• _REQUIRED TASK_
Your task is to transcribe the entries below exactly, beginning with the line containing "How much distance divides" and ending with the final line, and to add nothing else.

• _MATERIAL FOR THIS EXERCISE_
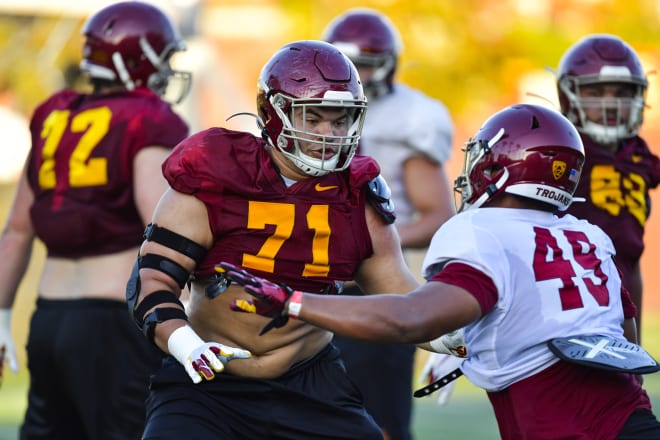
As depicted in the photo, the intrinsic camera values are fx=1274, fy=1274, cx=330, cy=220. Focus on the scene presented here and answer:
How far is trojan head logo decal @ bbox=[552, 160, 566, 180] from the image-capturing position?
365 cm

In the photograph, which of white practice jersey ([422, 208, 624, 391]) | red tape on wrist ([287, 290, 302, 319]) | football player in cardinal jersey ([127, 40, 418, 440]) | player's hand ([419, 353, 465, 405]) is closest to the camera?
red tape on wrist ([287, 290, 302, 319])

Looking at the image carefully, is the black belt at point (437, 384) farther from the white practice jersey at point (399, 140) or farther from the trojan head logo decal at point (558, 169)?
the white practice jersey at point (399, 140)

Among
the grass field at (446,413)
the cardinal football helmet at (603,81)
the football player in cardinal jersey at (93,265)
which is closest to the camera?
the football player in cardinal jersey at (93,265)

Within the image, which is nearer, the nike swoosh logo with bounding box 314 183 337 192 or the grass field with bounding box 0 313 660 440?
the nike swoosh logo with bounding box 314 183 337 192

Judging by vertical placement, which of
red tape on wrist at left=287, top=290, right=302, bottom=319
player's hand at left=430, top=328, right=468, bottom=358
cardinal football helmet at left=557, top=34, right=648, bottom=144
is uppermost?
red tape on wrist at left=287, top=290, right=302, bottom=319

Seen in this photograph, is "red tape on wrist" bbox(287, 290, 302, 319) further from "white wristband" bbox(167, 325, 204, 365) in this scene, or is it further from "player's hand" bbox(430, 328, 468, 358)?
"player's hand" bbox(430, 328, 468, 358)

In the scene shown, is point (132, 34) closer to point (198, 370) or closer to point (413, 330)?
point (198, 370)

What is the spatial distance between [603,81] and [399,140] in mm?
1124

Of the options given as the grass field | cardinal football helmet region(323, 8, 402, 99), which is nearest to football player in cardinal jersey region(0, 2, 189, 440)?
cardinal football helmet region(323, 8, 402, 99)

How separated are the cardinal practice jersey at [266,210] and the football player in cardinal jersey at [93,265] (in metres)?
0.99

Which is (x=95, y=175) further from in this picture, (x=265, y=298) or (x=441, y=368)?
(x=265, y=298)

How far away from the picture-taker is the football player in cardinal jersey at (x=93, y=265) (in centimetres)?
486

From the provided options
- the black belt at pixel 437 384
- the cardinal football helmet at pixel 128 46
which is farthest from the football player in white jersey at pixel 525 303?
the cardinal football helmet at pixel 128 46

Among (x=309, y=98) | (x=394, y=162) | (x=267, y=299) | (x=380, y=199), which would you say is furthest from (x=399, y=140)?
(x=267, y=299)
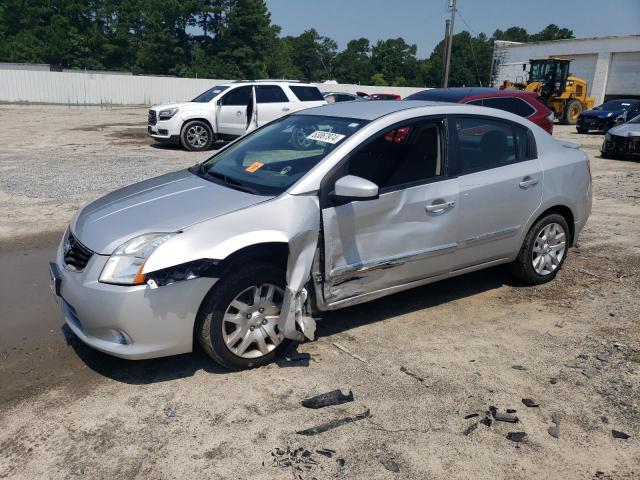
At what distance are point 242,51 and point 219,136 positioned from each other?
54.1 metres

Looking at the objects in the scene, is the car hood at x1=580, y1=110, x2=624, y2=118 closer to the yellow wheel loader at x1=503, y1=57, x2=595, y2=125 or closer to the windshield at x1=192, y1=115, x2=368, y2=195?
the yellow wheel loader at x1=503, y1=57, x2=595, y2=125

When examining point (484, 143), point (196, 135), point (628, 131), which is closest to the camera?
point (484, 143)

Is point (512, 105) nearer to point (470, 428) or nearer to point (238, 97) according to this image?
point (238, 97)

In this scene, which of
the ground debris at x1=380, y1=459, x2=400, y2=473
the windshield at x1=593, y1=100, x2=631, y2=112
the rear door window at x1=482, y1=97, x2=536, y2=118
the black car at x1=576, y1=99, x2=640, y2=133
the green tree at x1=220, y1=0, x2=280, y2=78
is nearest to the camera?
the ground debris at x1=380, y1=459, x2=400, y2=473

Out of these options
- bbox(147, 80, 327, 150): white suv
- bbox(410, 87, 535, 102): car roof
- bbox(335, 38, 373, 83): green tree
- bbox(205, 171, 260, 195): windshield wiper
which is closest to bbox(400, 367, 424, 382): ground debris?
bbox(205, 171, 260, 195): windshield wiper

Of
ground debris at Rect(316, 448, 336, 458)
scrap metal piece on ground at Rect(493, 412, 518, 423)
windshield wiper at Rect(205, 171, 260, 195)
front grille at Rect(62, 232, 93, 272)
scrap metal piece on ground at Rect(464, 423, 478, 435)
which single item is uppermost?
windshield wiper at Rect(205, 171, 260, 195)

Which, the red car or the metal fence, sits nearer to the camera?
the red car

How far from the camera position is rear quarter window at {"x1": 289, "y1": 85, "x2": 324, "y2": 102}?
15.8m

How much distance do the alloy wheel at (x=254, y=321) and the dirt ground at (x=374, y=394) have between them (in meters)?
0.18

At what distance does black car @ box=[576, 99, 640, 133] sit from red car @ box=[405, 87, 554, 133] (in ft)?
46.3

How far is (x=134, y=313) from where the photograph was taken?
128 inches

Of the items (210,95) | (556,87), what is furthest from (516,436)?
(556,87)

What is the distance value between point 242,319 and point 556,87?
28.5m

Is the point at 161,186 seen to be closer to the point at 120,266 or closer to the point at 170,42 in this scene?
the point at 120,266
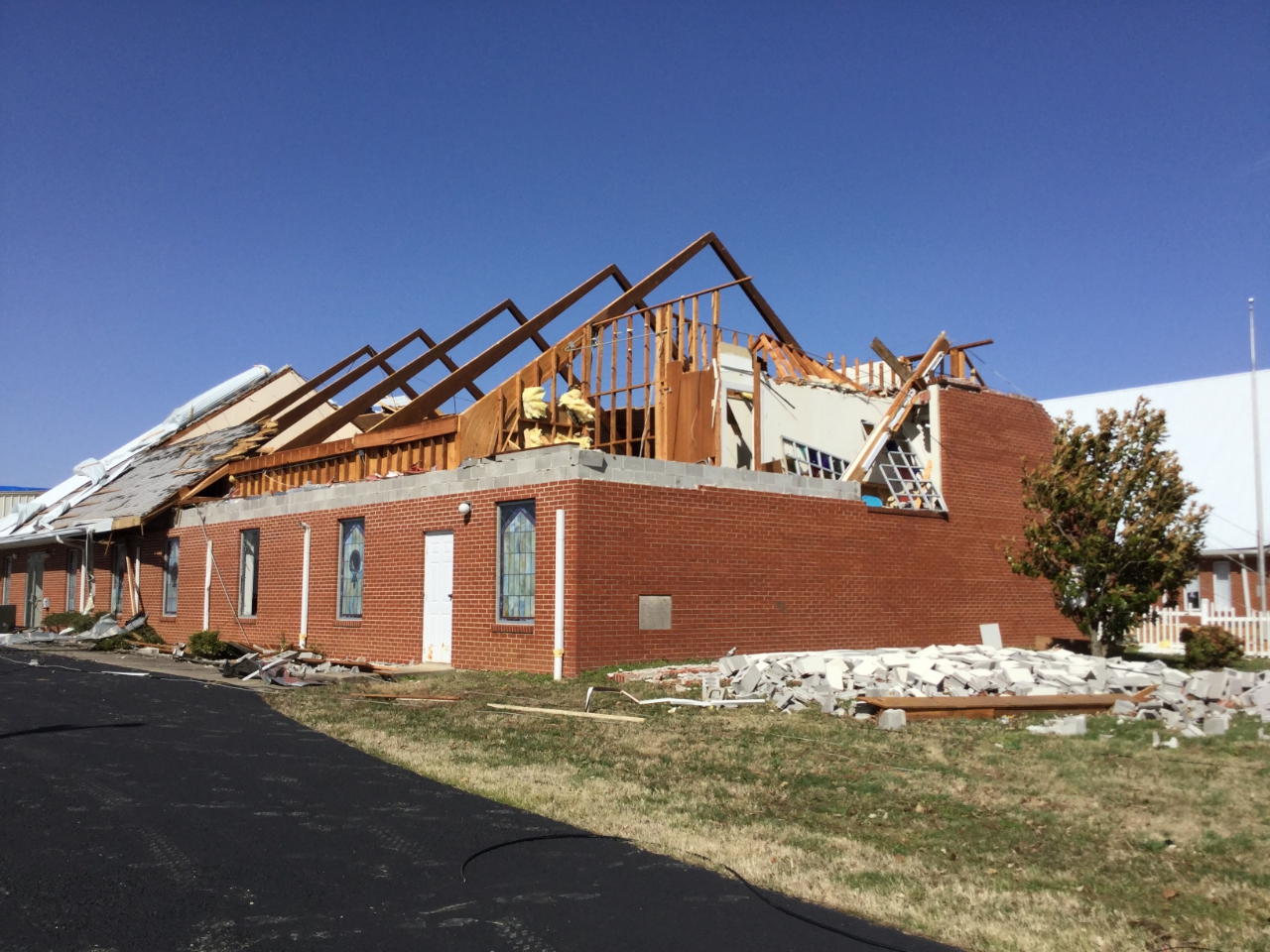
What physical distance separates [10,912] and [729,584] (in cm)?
1365

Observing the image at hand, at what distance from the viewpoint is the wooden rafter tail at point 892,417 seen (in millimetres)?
21266

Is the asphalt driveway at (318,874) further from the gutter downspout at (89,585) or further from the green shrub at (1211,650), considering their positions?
the gutter downspout at (89,585)

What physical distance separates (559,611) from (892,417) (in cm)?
1023

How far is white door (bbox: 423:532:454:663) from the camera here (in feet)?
58.5

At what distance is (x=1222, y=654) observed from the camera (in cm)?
2016

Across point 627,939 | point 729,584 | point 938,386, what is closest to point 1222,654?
point 938,386

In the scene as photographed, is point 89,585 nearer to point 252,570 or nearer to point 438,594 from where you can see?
point 252,570

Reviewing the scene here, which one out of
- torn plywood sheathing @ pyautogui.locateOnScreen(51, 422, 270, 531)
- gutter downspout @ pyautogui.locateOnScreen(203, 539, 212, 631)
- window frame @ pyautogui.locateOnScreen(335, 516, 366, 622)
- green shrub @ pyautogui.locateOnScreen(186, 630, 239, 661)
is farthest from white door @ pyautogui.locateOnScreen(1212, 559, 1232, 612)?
torn plywood sheathing @ pyautogui.locateOnScreen(51, 422, 270, 531)

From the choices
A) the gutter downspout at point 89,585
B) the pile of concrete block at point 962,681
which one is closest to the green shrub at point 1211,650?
the pile of concrete block at point 962,681

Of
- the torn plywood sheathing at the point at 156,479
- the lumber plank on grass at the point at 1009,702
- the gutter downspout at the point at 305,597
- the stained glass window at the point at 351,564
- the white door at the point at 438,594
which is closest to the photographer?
the lumber plank on grass at the point at 1009,702

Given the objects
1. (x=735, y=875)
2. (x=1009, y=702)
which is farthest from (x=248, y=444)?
(x=735, y=875)

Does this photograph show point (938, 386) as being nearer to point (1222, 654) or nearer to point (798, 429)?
point (798, 429)

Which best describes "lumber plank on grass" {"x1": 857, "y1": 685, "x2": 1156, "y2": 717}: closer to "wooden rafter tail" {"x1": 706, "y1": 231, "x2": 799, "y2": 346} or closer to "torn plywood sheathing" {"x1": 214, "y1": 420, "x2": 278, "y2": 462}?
"wooden rafter tail" {"x1": 706, "y1": 231, "x2": 799, "y2": 346}

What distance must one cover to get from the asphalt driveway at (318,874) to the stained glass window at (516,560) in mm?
7718
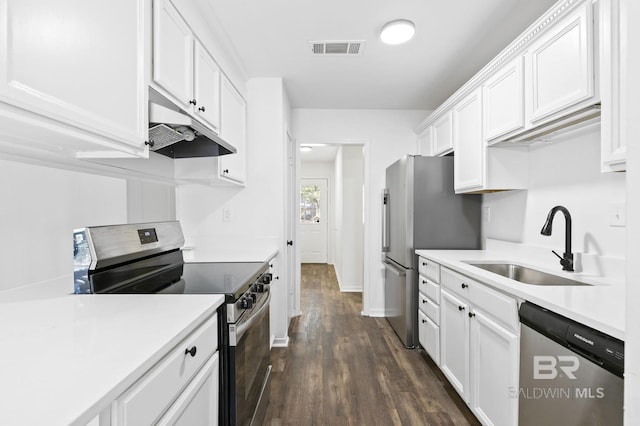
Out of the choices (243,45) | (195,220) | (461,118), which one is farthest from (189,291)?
(461,118)

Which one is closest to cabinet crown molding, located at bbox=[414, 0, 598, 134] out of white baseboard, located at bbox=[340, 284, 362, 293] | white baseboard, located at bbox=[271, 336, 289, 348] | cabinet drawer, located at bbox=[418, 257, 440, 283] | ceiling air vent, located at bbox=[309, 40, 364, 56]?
ceiling air vent, located at bbox=[309, 40, 364, 56]

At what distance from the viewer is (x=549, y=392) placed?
120 cm

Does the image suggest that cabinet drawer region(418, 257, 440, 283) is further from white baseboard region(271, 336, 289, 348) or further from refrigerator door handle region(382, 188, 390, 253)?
white baseboard region(271, 336, 289, 348)

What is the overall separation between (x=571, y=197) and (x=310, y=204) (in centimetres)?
607

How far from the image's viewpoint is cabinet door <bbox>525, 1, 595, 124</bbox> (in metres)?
1.41

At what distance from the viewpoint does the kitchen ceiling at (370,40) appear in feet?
6.18

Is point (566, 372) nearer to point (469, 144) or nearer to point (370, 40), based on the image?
point (469, 144)

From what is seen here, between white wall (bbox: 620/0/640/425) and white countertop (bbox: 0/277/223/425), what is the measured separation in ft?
3.21

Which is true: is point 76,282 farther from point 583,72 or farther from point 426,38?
point 426,38

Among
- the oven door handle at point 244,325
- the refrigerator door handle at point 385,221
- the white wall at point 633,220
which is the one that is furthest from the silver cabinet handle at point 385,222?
the white wall at point 633,220

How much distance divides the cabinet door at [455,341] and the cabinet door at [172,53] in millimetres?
1987

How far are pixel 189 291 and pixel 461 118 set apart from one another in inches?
94.8

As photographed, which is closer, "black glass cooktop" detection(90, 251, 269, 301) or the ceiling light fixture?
"black glass cooktop" detection(90, 251, 269, 301)

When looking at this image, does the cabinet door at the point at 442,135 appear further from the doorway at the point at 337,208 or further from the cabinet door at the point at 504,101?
the doorway at the point at 337,208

• _ANSWER TO THIS EXERCISE_
How much distance divides the cabinet door at [455,341] and the cabinet door at [172,53] in millimetres?
1987

How far are pixel 189 291 and pixel 461 118 set apart from one another in inches?
94.8

As photographed, which is closer, "black glass cooktop" detection(90, 251, 269, 301) or the ceiling light fixture?
"black glass cooktop" detection(90, 251, 269, 301)

When looking at this image, does the cabinet door at the point at 442,135 appear further from the doorway at the point at 337,208 or further from the cabinet door at the point at 504,101?
the doorway at the point at 337,208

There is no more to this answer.